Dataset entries

- Opening Delimiter -

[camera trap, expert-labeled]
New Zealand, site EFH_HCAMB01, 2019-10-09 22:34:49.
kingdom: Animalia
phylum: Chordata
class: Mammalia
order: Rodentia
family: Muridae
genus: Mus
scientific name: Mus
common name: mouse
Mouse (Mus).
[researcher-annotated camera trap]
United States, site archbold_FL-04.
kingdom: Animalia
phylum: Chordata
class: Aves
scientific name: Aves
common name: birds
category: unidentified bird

- Closing Delimiter -

Task prompt ▸ Your answer should hold exactly the lines from the one containing "[researcher-annotated camera trap]" through the end of the entries above, and nothing else.

Finished task ▸
[researcher-annotated camera trap]
United States, site archbold_FL-04.
kingdom: Animalia
phylum: Chordata
class: Aves
scientific name: Aves
common name: birds
category: unidentified bird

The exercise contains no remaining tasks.